### Task:
From the material below, retype exactly the lines that begin at the line with "Emerson Type 27646" and end after the line with "No matter our"; pictures stay out of the copy.

### Extracted records:
-------------------------

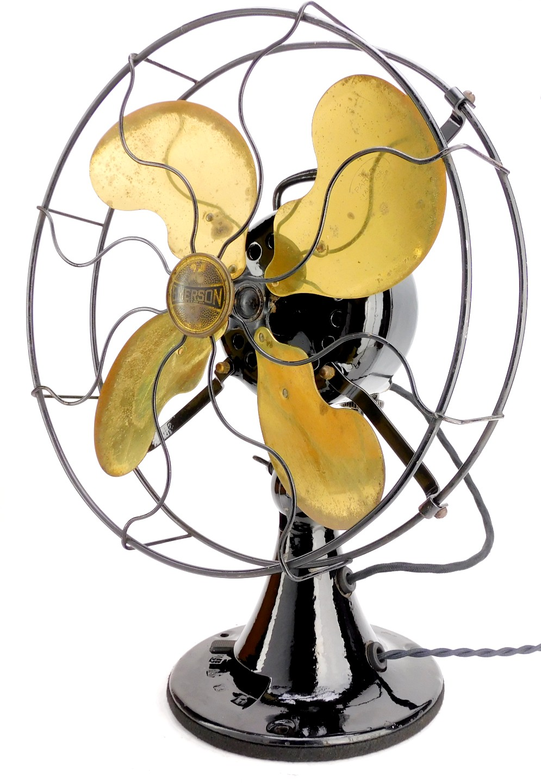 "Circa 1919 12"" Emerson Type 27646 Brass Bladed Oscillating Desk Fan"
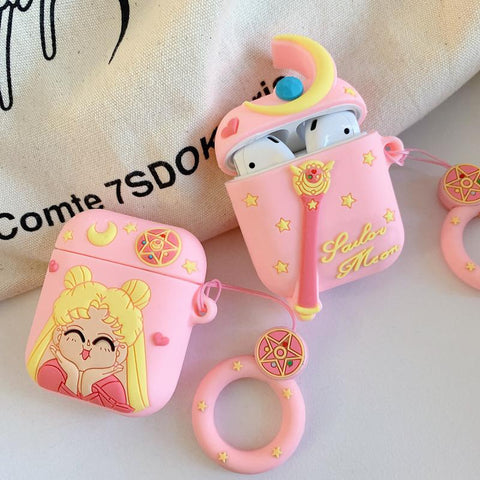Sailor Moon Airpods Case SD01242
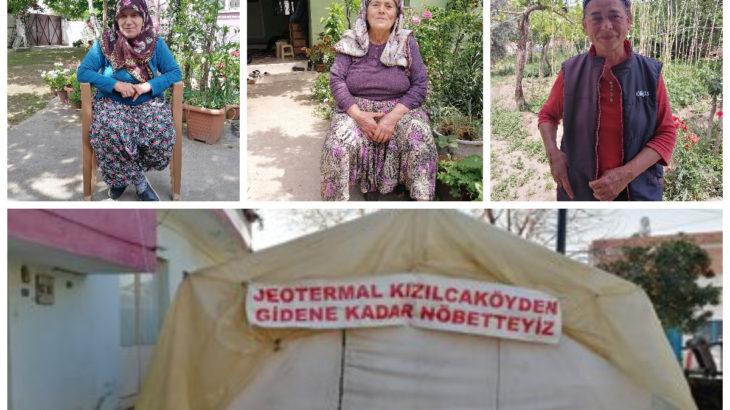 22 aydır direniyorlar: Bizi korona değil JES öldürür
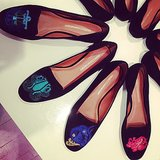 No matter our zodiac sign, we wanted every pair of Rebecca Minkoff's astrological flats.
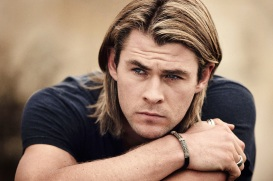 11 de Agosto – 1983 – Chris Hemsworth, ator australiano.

-------------------------

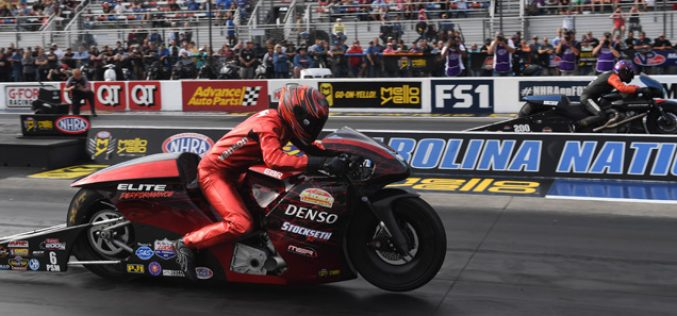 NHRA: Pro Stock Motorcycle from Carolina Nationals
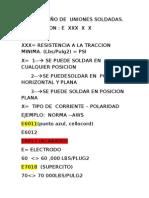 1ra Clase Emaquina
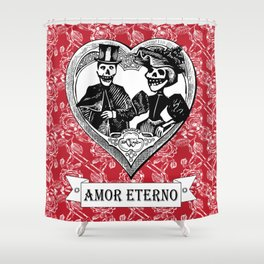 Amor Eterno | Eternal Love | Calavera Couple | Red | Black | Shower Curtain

-------------------------

### Exercise output:
 "Circa 1919 12"" Emerson Type 27646 Brass Bladed Oscillating Desk Fan"
Sailor Moon Airpods Case SD01242
 22 aydır direniyorlar: Bizi korona değil JES öldürür
 No matter our zodiac sign, we wanted every pair of Rebecca Minkoff's astrological flats.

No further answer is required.